Liam Odenbach, a kindergartner at St. Rita School in Webster, stands with food that was donated during the school’s celebration of Catholic Schools Week. (Photo courtesy of St. Rita School)

Catholic school in Rochester Diocese challenges kids to be kind

“Say ‘thank you’ to a crossing guard or bus driver.”

“Play with someone different every day at recess.”

“Help a younger student if you can.”

These are just three of the 50 acts of kindness students in the third through fifth grades at St. Rita School in Webster were challenged to complete during the first week of February, as the school community participated in the international Great Kindness Challenge.

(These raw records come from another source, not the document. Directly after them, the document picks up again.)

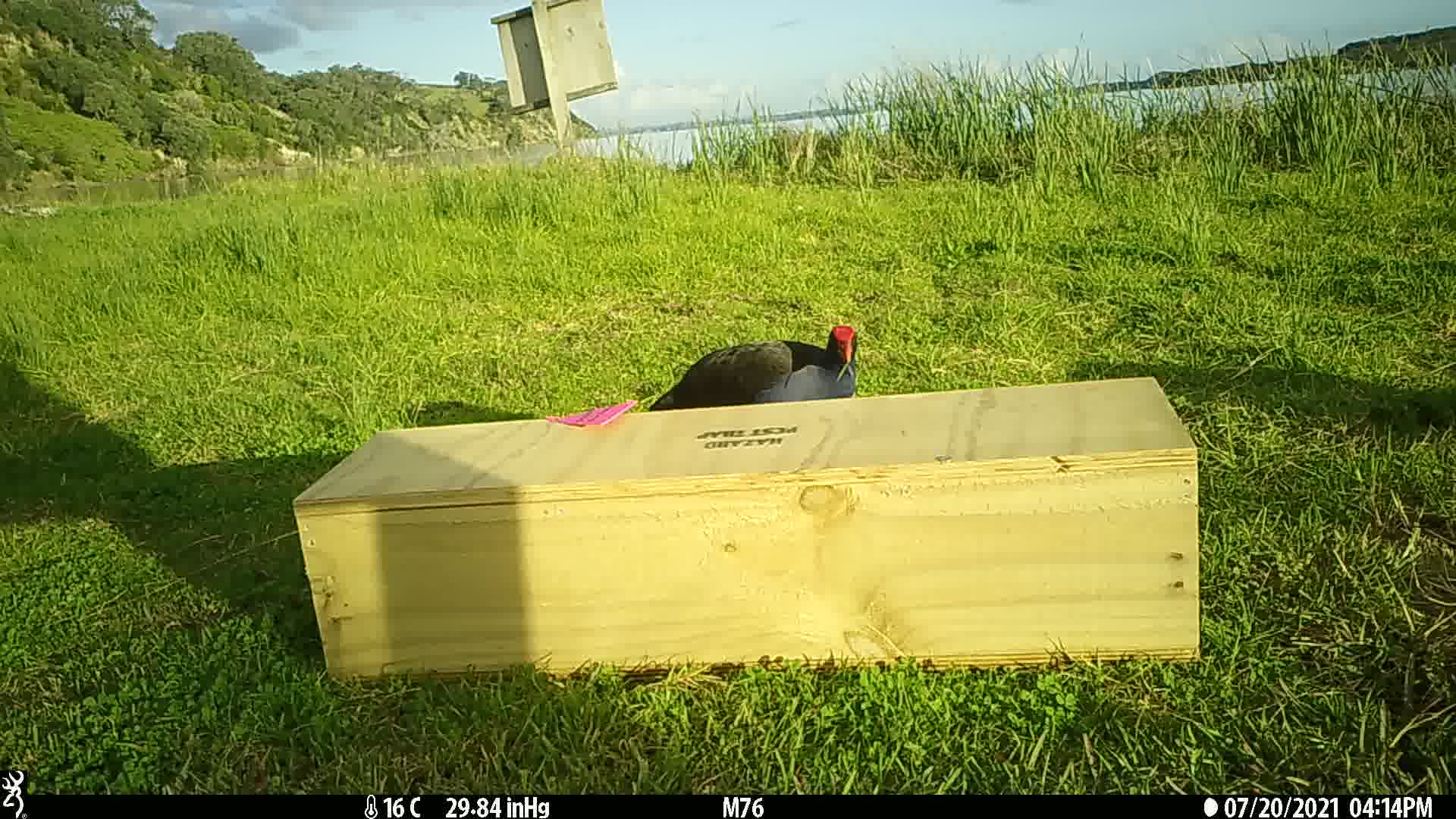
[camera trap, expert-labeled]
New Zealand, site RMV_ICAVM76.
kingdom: Animalia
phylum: Chordata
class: Aves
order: Gruiformes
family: Rallidae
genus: Porphyrio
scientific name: Porphyrio melanotus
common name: australasian swamphen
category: pukeko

Students in those grades each received a checklist containing those 50 suggested acts of kindness, while students in kindergarten through second grade received abbreviated checklists, each containing 12 ways the students could show kindness to those with whom they interacted during the week, explained Allan Mutrie, physical education teacher at St. Rita and coordinator of the school’s participation in the Great Kindness Challenge.

“There are no winners or anything. It is just something teachers and students can use throughout the week,” Mutrie said. “Then at the end of the week, they reflect back and discuss what it really means to help one another.”

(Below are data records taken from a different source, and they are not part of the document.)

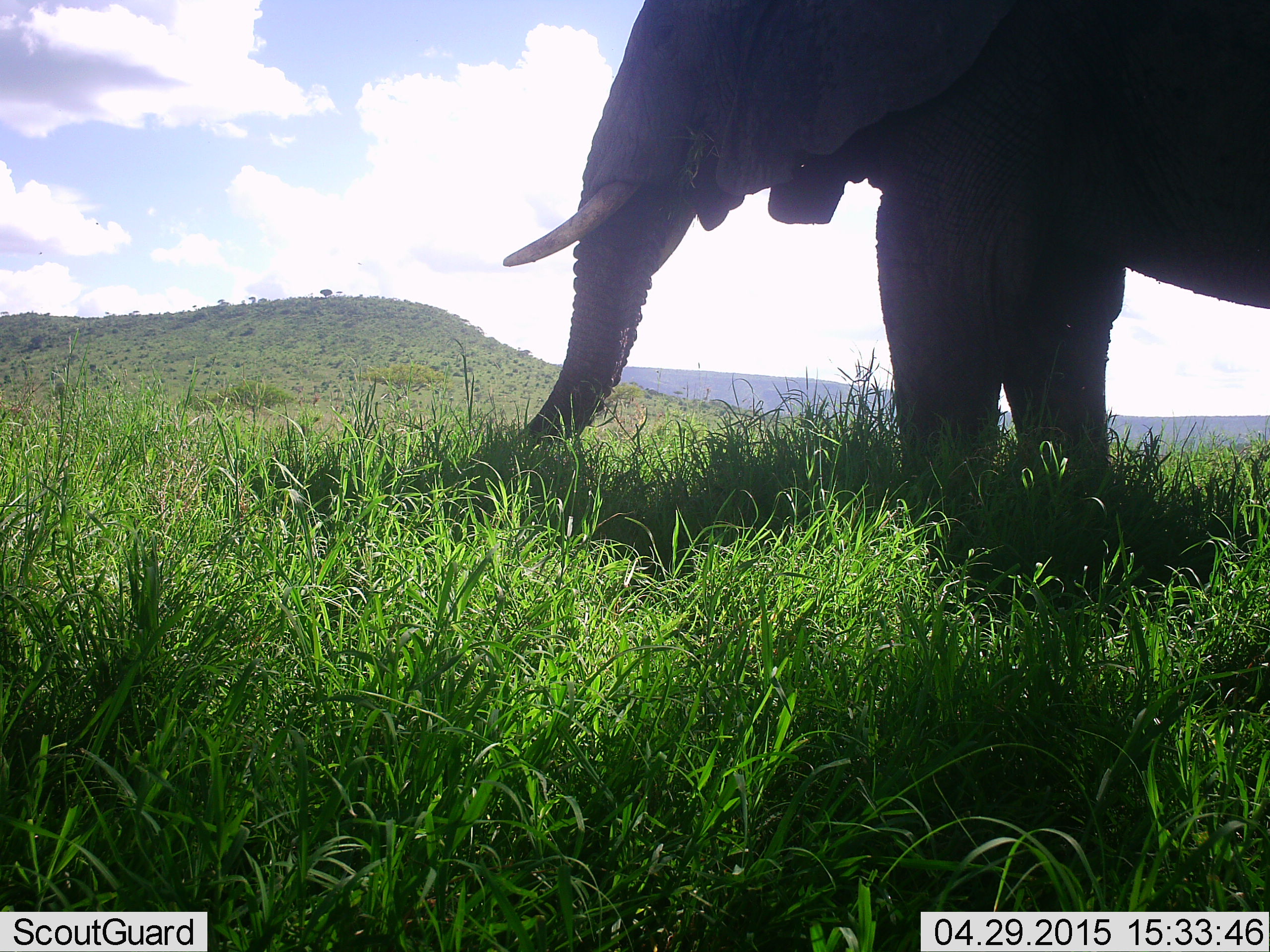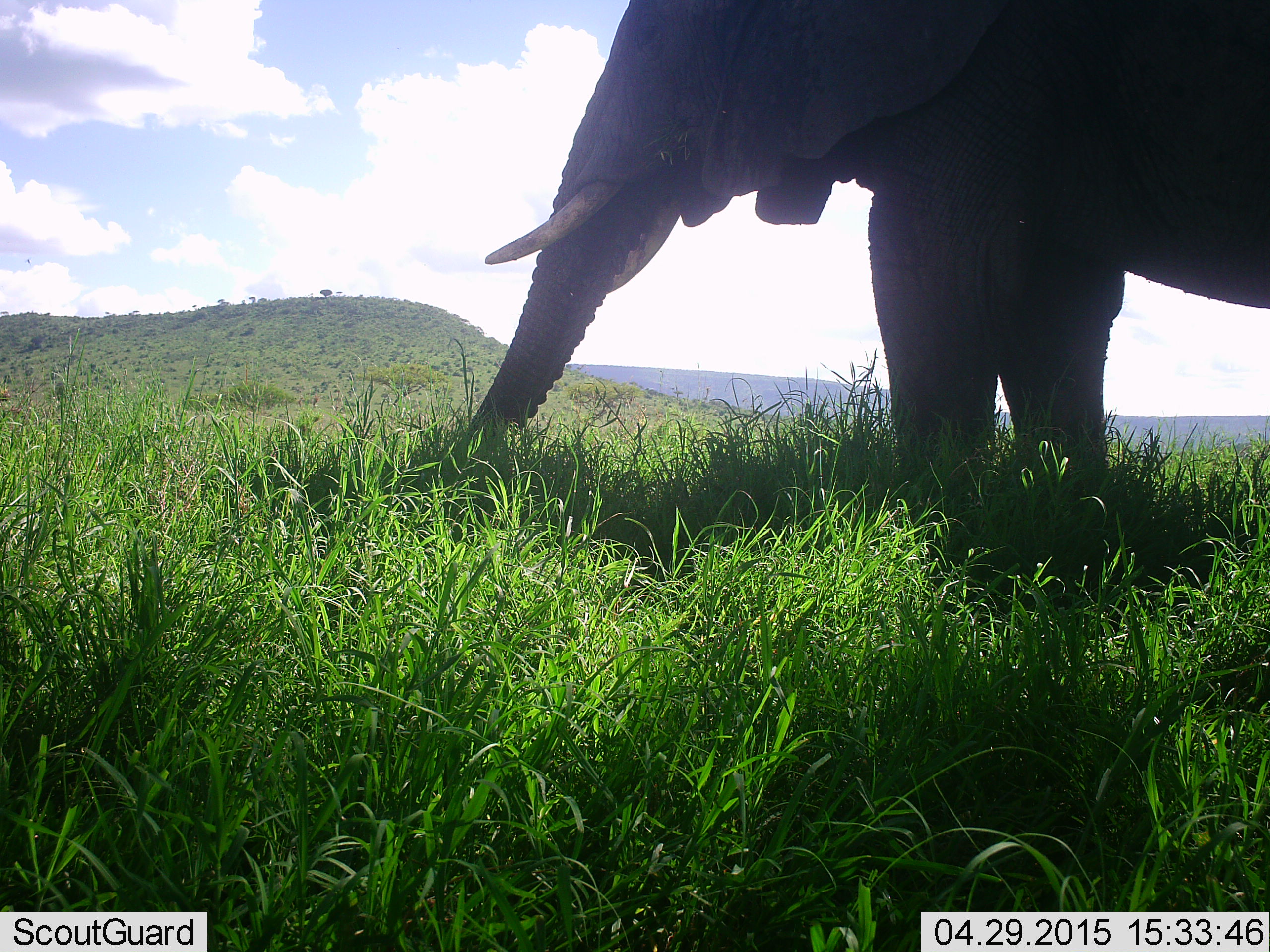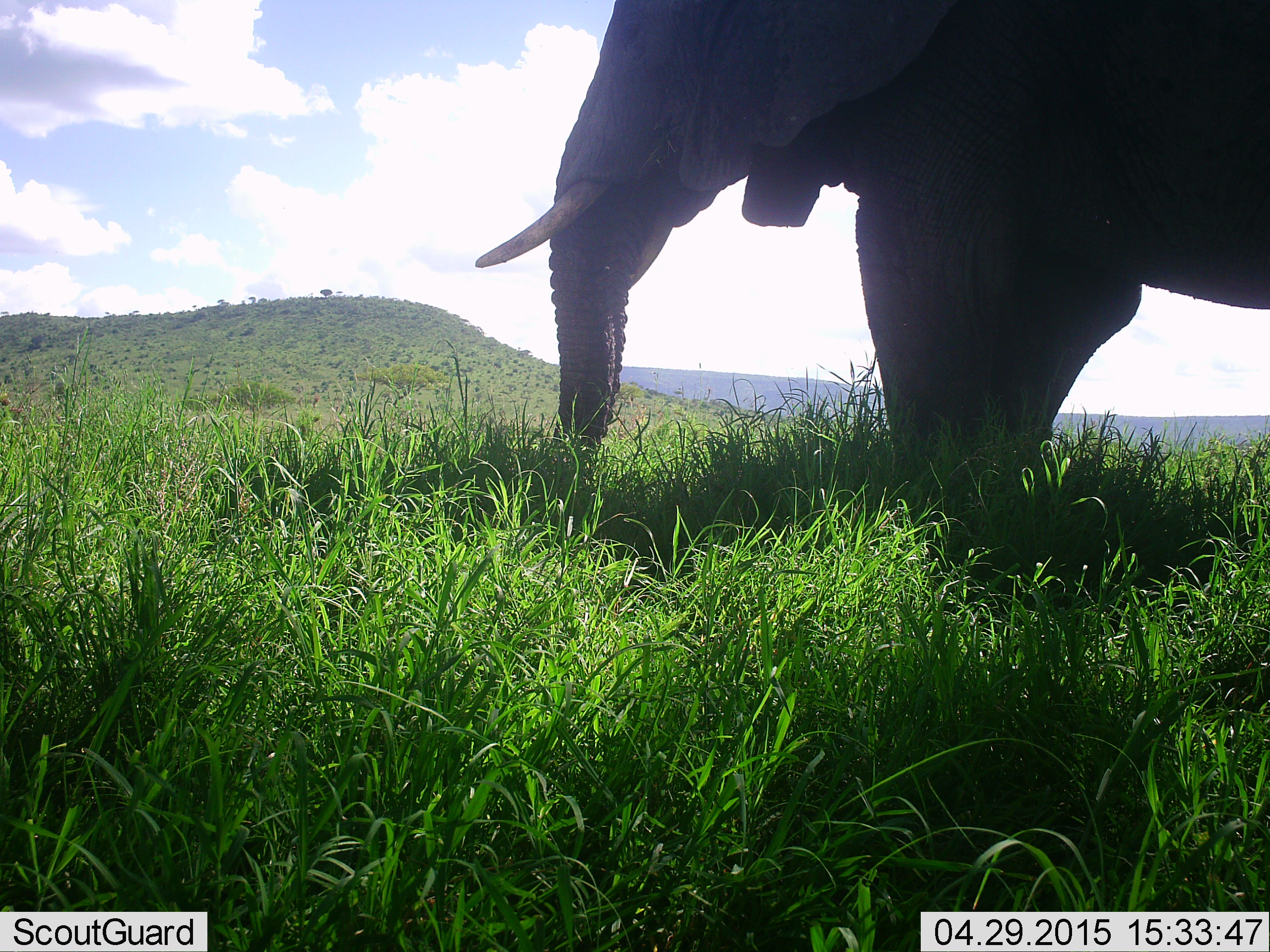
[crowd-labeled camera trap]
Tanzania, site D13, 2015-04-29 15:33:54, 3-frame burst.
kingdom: Animalia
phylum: Chordata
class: Mammalia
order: Proboscidea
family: Elephantidae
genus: Loxodonta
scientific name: Loxodonta africana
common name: african bush elephant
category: elephant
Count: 1.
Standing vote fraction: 80%.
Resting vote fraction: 0%.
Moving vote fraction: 10%.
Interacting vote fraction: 0%.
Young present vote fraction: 0%.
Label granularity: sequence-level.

The Great Kindness Challenge was launched in California in 2011 by a nonprofit called Kids for Peace. It has grown quickly, and in 2020 more than 15 million students from 28,000 schools in 110 countries participated in the challenge, according to the challenge’s website.

“At the heart of the Great Kindness Challenge is the simple belief that kindness is strength,” organizers explained on the challenge’s website. “We also believe that as an action is repeated, a habit is formed. With the Great Kindness Challenge checklist in hand, students have the opportunity to repeat kind act after kind act. As kindness becomes a habit, peace becomes possible.”

Most schools participating in the challenge completed it during the last week of January, but St. Rita’s faculty opted to time its participation in the challenge to coincide with Catholic Schools Week, which was celebrated Jan. 31 through Feb. 6. This year marked St. Rita’s fourth year participating in the challenge, Mutrie said.

“A few years back it fell during our Catholic Schools Week, so we just decided to continue to keep the two events together, as they both fit what we try to teach our students every day,” he remarked.

The challenge provides a nice complement to the activities planned for the week by fifth-grade teacher Emily Sutley and St. Rita’s Catholic Schools Week planning committee, Mutrie said. This year, those activities included a weeklong food drive to benefit Hope House and Vertus Community Cupboard.

“We strive to be a community of love and care here,” said Mutrie, who has taught at St. Rita School for 20 years. “(Kindness) is what makes the world go around. If we can make someone’s day … a little brighter, then that is awesome.”

The students at St. Rita School seem to have embraced this commitment to kindness, according to Principal Mary Ellen Wagner, noting that kindness and compassion have always been hallmarks of Catholic education. In January, students in one class demonstrated this compassion when they worked together to show support for a former classmate whose father, professional wrestler Jon Huber, passed away in late December. Huber’s son had attended St. Rita School from preschool through first grade, when the family moved to Florida some time ago, Wagner said.

“The class that his son had been in, now third-graders, wanted to show their love and support for their former classmate, Brodie,” she said.

Teachers and parents helped the students get T-shirts printed with Brodie’s name and the slogan “Team Huber Forever” emblazoned on the front. The third graders and two teachers who are related to the Huber family posed for a group photo in their matching shirts, and the framed photo was sent to the Huber family “along with some heartfelt messages,” Wagner said.

“It was an absolutely beautiful gesture of compassion and kindness,” she remarked. “When we say we are a school family, this is a wonderful expression of just that.”